You don't get to decide what is appealing about playing a given setting.
 

I think far too often people focus on entirely the wrong things when they worry about this stuff. Most settings are not so fragile that they can’t accommodate a new idea or two. Plus, it’s all made up, so canon can just wander off and die.
Again, both ways are perfectly valid approaches.
 


That's a strawman. And lots of hyperbole.

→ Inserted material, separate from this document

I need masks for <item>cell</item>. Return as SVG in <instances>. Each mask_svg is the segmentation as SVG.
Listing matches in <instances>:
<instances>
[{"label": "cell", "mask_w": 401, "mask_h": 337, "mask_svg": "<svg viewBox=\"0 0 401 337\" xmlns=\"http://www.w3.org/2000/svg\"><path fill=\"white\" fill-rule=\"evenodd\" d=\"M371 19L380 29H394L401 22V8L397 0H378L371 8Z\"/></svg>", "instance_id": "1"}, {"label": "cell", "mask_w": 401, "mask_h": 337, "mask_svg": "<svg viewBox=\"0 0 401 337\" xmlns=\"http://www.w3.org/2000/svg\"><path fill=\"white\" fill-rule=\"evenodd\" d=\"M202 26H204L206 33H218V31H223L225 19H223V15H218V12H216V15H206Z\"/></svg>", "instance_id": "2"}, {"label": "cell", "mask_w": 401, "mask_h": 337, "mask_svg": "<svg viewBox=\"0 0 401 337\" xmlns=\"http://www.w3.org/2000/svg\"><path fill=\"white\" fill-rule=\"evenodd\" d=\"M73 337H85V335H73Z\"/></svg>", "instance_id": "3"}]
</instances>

It's a social game where everyone is there to have fun. But the reality is the DM does far more work than any other player, and they (should) communicate what the expectations are for the game. You as a player can choose to participate or not. End of story. That doesn't mean DMs are always right and special and don't have to care about players, or are "alphas" or other such nonsense.
I was about to bring this up myself. At the very start of things, when the discussion of a new campaign is brought up, the prospective DM needs to bring up any special rules (including, but not limited to, racial choices) that they plan for the campaign. There can be give and take here, but the DM is the one making up the campaign world (or presenting one if it's a published campaign), so some weight has to be given to the DM's vision here, especially if most of the players agree and buy into that vision. If at that point, a player insists on something different, they're breaking the table's implicit social contract and should definitely be called out on it (if lots of players want something different, well, then there isn't an implicit social contract, and the campaign will likely just need to be abandoned before starting).

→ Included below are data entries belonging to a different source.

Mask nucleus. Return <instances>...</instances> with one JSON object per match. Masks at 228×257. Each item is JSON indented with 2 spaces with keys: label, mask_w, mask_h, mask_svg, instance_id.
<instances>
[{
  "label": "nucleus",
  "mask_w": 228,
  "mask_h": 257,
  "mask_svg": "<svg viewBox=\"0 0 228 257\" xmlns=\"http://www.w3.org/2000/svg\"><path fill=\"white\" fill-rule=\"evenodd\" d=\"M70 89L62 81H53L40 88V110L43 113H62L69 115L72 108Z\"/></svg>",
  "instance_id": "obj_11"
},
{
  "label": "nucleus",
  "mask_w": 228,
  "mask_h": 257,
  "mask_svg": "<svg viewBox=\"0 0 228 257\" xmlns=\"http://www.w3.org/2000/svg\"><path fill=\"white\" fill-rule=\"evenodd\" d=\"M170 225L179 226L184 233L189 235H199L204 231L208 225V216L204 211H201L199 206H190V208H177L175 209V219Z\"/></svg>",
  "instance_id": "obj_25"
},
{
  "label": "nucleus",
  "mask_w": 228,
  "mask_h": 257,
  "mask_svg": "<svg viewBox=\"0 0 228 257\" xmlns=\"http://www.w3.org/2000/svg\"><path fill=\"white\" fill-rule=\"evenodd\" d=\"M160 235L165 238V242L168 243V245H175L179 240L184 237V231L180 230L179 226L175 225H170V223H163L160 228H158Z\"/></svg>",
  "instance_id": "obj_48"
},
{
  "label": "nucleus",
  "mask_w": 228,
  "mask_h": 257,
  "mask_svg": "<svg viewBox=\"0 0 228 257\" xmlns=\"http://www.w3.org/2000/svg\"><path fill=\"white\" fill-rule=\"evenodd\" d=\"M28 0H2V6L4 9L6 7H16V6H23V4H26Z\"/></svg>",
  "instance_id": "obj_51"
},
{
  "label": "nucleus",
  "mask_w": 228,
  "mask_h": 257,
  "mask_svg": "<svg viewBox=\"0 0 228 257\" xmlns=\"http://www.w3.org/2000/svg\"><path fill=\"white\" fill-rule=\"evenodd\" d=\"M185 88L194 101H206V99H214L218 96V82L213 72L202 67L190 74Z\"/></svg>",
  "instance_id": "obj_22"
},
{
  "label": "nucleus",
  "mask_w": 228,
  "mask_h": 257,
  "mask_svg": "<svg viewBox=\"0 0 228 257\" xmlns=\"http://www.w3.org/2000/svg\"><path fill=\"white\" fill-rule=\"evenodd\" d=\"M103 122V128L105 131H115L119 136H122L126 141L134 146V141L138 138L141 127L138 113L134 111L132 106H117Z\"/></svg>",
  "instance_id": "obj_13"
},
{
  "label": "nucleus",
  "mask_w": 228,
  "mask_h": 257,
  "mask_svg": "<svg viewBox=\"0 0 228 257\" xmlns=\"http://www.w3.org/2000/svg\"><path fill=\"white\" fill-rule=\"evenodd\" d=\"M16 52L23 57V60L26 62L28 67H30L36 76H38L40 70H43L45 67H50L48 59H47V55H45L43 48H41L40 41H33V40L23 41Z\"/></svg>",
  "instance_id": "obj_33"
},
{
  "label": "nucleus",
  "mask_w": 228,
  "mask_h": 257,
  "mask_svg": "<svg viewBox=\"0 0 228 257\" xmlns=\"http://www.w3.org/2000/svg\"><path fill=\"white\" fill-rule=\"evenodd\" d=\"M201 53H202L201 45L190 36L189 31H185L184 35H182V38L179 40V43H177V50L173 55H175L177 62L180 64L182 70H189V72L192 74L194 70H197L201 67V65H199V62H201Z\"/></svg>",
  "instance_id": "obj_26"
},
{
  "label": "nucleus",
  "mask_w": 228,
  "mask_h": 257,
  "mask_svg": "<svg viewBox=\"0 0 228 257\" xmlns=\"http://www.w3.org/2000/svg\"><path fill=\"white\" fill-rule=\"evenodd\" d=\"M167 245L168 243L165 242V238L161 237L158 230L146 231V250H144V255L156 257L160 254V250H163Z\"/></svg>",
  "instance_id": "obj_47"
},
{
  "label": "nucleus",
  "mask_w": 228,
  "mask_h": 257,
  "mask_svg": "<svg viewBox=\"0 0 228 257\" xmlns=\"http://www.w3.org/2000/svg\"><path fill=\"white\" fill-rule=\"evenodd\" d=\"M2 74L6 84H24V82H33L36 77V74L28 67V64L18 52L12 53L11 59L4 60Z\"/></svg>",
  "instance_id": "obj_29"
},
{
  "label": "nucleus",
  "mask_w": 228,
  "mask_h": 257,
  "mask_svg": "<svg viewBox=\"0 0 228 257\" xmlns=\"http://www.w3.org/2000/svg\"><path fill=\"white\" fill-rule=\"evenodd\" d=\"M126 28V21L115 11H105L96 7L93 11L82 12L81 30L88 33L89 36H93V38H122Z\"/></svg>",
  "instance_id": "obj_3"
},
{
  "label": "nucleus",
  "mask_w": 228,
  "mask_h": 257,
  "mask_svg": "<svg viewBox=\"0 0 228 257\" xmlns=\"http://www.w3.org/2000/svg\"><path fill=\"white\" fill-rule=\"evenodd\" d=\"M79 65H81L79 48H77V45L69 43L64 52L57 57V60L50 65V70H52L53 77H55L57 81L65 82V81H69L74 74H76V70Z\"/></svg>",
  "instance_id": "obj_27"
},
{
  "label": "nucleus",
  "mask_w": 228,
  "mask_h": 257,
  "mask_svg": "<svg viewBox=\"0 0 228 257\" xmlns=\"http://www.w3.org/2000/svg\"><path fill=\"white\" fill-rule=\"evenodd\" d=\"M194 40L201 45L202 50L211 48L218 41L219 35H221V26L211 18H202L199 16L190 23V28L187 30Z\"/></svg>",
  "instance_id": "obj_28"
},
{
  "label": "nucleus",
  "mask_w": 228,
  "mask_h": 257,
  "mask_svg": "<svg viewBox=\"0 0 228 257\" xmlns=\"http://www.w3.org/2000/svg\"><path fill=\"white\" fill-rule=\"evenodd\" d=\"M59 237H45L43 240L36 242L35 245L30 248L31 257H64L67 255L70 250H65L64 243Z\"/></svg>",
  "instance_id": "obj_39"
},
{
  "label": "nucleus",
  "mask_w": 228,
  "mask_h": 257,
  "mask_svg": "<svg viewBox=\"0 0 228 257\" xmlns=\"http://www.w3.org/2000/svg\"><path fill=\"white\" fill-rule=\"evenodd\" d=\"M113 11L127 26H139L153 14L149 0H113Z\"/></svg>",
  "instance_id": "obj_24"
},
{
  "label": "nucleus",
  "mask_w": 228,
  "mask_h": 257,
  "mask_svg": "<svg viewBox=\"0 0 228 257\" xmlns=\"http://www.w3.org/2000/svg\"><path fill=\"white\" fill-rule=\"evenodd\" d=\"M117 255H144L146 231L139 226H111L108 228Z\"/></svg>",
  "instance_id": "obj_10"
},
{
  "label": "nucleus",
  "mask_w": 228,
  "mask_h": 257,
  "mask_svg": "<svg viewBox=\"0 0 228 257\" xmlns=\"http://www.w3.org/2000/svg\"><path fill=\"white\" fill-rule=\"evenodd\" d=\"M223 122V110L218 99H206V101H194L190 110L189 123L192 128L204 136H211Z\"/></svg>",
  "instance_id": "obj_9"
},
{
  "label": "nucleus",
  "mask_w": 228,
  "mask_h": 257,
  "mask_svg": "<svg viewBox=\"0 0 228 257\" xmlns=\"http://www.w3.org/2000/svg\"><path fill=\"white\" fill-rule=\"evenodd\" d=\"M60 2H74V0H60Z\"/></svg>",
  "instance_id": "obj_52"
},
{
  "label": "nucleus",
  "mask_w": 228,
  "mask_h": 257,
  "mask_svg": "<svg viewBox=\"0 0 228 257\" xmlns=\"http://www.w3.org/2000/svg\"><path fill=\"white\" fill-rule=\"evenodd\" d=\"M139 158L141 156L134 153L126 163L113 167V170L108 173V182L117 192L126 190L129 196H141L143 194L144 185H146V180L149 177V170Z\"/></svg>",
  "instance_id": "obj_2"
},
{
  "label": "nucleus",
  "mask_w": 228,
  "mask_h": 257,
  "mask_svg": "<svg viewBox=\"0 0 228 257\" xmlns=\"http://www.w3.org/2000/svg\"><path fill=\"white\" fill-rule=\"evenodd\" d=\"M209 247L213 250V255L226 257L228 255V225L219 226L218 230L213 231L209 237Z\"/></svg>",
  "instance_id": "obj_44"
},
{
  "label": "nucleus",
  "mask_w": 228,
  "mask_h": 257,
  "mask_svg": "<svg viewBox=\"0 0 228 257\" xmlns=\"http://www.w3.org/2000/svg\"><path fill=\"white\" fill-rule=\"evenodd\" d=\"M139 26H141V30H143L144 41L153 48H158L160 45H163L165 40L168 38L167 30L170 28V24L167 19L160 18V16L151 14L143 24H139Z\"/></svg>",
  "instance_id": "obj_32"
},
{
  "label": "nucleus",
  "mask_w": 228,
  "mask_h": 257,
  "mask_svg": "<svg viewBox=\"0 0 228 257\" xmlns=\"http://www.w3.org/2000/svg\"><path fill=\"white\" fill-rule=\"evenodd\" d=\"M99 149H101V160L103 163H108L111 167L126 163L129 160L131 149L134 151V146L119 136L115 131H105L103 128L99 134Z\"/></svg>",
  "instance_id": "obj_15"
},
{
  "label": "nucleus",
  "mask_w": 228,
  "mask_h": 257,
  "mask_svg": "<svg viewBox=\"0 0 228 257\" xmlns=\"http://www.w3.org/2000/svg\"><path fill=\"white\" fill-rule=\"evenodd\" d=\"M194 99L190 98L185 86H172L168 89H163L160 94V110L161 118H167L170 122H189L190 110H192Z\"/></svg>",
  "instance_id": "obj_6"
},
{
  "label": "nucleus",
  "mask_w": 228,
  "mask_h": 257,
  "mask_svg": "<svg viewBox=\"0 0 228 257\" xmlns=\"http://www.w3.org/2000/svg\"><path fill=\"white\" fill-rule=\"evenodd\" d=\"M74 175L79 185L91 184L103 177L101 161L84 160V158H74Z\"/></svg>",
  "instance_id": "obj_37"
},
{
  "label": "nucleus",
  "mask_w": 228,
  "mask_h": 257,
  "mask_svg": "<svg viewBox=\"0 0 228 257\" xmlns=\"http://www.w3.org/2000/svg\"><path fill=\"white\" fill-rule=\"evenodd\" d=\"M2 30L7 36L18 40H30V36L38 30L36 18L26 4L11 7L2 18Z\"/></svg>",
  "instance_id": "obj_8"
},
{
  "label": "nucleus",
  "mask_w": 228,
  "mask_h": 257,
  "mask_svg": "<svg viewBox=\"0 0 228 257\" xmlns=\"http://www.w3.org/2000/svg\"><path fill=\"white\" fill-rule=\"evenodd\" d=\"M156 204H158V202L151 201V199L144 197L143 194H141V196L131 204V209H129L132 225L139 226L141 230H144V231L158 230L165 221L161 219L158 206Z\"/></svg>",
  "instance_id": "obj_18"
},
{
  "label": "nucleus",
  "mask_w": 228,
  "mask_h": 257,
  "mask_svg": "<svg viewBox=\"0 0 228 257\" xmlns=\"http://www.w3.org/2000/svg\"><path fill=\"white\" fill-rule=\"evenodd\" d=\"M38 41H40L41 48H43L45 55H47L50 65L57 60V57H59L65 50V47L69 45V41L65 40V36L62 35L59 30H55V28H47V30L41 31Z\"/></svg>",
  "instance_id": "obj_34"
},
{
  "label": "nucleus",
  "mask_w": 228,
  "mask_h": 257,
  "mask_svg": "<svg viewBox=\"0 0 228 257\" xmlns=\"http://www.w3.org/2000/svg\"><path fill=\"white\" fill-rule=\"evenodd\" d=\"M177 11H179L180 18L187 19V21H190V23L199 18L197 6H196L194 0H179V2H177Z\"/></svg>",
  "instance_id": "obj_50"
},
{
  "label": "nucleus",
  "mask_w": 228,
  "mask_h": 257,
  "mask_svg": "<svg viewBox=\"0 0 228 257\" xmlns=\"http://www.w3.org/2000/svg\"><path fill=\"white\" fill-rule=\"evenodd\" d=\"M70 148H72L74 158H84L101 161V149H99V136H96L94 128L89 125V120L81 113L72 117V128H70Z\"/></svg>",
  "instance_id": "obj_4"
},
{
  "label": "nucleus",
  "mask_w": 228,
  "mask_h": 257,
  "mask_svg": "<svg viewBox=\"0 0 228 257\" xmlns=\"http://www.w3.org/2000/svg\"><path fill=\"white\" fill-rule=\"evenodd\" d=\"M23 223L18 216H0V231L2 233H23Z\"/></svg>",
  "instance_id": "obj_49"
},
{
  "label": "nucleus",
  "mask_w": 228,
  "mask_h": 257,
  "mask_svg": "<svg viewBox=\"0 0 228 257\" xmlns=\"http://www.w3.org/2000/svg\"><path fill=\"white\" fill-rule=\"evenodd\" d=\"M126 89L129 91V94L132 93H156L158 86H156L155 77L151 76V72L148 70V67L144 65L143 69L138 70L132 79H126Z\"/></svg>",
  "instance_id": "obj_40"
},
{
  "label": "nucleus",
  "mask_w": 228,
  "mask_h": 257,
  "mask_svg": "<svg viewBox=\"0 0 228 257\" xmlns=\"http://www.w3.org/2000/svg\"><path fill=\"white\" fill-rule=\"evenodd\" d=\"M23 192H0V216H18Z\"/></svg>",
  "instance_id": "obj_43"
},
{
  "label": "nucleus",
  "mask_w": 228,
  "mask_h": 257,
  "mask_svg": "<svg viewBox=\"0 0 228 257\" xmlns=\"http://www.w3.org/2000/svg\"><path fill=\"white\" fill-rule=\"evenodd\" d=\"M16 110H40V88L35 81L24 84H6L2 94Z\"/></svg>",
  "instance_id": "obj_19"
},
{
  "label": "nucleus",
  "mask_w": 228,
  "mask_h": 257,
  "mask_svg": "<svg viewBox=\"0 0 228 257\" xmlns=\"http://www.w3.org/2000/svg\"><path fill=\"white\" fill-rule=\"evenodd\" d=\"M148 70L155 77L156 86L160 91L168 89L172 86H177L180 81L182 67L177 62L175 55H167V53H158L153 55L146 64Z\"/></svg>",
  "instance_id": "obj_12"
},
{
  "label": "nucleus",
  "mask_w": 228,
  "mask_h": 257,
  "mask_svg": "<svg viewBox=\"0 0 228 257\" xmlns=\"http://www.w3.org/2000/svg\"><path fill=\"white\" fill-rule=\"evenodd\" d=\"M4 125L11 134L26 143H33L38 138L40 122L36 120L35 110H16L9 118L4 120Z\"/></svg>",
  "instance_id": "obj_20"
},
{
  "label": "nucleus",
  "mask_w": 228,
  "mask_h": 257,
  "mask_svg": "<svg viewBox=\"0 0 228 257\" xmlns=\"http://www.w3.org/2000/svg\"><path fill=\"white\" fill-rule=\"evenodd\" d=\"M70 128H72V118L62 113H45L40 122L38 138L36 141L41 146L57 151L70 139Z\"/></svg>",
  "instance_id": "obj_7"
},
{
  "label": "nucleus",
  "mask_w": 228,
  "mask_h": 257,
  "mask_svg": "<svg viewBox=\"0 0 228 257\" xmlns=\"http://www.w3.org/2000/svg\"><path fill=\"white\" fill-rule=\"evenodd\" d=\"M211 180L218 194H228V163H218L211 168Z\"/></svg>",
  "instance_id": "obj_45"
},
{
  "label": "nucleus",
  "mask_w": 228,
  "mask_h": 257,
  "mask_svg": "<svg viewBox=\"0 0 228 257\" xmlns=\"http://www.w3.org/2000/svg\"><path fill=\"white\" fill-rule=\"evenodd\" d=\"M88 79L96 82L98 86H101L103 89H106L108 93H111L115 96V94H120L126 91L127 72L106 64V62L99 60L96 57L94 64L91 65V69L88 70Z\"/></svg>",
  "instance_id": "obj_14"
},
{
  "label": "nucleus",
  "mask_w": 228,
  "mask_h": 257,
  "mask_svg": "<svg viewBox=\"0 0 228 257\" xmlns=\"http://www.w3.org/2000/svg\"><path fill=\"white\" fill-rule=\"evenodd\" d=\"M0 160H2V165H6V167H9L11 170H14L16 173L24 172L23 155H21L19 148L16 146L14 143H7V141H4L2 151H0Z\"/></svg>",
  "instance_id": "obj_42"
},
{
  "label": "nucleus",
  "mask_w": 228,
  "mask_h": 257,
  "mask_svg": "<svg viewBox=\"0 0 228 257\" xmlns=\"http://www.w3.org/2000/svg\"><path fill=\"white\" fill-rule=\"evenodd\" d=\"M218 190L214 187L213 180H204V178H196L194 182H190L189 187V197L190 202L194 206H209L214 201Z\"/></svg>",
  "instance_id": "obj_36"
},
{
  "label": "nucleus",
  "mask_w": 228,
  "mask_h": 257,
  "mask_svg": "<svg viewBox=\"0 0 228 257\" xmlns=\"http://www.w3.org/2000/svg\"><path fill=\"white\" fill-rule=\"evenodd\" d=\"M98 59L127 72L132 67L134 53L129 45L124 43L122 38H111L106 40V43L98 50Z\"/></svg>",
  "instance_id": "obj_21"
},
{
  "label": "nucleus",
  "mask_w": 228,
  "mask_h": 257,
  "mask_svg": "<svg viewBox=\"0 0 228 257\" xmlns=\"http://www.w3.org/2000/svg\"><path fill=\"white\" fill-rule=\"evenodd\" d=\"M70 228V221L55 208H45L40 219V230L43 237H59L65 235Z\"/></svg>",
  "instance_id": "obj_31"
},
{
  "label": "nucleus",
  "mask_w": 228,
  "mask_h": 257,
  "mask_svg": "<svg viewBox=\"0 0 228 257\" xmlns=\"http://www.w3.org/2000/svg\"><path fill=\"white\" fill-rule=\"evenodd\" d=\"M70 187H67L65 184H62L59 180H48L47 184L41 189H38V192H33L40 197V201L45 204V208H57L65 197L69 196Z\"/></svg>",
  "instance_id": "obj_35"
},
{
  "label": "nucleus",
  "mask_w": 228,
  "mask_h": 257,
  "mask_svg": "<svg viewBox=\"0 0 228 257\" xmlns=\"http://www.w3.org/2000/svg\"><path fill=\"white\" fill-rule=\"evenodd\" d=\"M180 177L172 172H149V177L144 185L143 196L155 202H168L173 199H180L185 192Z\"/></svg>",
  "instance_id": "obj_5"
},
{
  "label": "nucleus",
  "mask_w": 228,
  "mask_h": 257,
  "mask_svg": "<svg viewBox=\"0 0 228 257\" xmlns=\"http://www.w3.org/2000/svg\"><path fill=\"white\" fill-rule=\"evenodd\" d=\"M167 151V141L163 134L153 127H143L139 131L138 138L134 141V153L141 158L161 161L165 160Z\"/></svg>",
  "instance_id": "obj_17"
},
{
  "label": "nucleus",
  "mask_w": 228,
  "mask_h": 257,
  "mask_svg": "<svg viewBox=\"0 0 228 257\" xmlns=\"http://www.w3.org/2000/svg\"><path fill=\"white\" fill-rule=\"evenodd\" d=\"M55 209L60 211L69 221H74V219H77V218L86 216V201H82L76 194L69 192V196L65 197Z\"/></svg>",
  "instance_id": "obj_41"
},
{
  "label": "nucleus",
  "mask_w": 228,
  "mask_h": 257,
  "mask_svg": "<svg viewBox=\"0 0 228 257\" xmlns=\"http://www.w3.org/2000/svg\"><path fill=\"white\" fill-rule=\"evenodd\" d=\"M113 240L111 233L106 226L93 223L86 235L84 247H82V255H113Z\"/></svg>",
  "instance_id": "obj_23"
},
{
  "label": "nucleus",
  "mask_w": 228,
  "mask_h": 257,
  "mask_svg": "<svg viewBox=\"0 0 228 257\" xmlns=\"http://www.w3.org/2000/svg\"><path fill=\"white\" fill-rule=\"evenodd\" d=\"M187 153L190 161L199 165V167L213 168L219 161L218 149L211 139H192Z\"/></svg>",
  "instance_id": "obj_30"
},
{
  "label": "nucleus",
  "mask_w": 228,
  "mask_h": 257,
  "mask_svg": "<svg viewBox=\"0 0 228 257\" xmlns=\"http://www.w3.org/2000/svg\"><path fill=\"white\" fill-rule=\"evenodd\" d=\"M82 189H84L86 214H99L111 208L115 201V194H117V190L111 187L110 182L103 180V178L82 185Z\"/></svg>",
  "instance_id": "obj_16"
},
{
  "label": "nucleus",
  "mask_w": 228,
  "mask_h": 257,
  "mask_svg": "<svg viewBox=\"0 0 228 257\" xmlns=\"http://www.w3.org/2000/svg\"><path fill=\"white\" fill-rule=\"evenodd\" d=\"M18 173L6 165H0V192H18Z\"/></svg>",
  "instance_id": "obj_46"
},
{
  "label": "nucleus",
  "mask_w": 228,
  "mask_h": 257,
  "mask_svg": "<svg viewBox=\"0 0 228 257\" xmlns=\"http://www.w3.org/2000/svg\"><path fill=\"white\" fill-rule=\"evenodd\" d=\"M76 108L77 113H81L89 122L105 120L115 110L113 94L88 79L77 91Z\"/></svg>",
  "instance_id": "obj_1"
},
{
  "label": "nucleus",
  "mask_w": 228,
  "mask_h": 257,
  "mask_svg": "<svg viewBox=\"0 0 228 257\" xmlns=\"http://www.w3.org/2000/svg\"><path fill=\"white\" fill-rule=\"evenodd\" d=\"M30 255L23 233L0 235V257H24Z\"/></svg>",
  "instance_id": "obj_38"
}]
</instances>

The real question then is - if most players have bought into the DM's vision for a campaign, but one wants to disrupt that vision by insisting on playing a race that isn't part of that vision, and by doing so ruins the fun of everyone else in the group, why should they, as some posters here are insisting, be allowed to do so?
 

Let me bring this back. Can we agree:

  1. no reasonable request should be reasonably declined*
  2. everyone is there to have fun
  3. DMs put more work into running the game than the players
  4. there is an inferred agreement when playing in a game

* Point 1 seems to be the tough one. No one agrees with what is reasonable. For me, I think if someone says they don't like X, then I shouldn't try to convince them they are badwrong for not liking X, or to demand they explain to my satisfaction why they don't. And if someone is offering to share their pizza with me and they don't like pineapple on their pizza, I shouldn't demand that they put it on just for me. I'm free to get my own. By agreeing their offer, I'm agreeing that there won't be pineapple on it nor should I expect there to be. If there is a way for all of us to get what we want, that's ideal. But sometimes it's not possible, and I don't think we should paint people as bad people for not doing what we want.
 

Because the game takes too little time teaching people how to DM and too much time telling them that just by volunteering, they are always right and special and don't have to care about the desires of their friends/audience and calling that 'DM empowerment to cement that feeling and terrible culture?

Spec Fic, Spec Fic, and I've give you the last one, but always going to Jedi fits the pattern and the GL Corp is at least creatively trying to use Sci-Fi to make it look like playing a race from the book is unreasonable, so credit.

In three of those cases I had the DM offer a compromise that gave the mechanics the player was asking for. In the follow-up I mentioned things like the half-ogre (suggested by others) as a compromise to the looks and mechanics. I think an odd looking human with modified mechanics was also offered?

Do those suffice for you as being reasonable DM replies?

Or Are you saying that a DM offering such is being unreasonable in your opinion? (Iirc a post or two ago you implied that looking a bit different with a bit different mechanics was what you were asking for, and not a whole organization).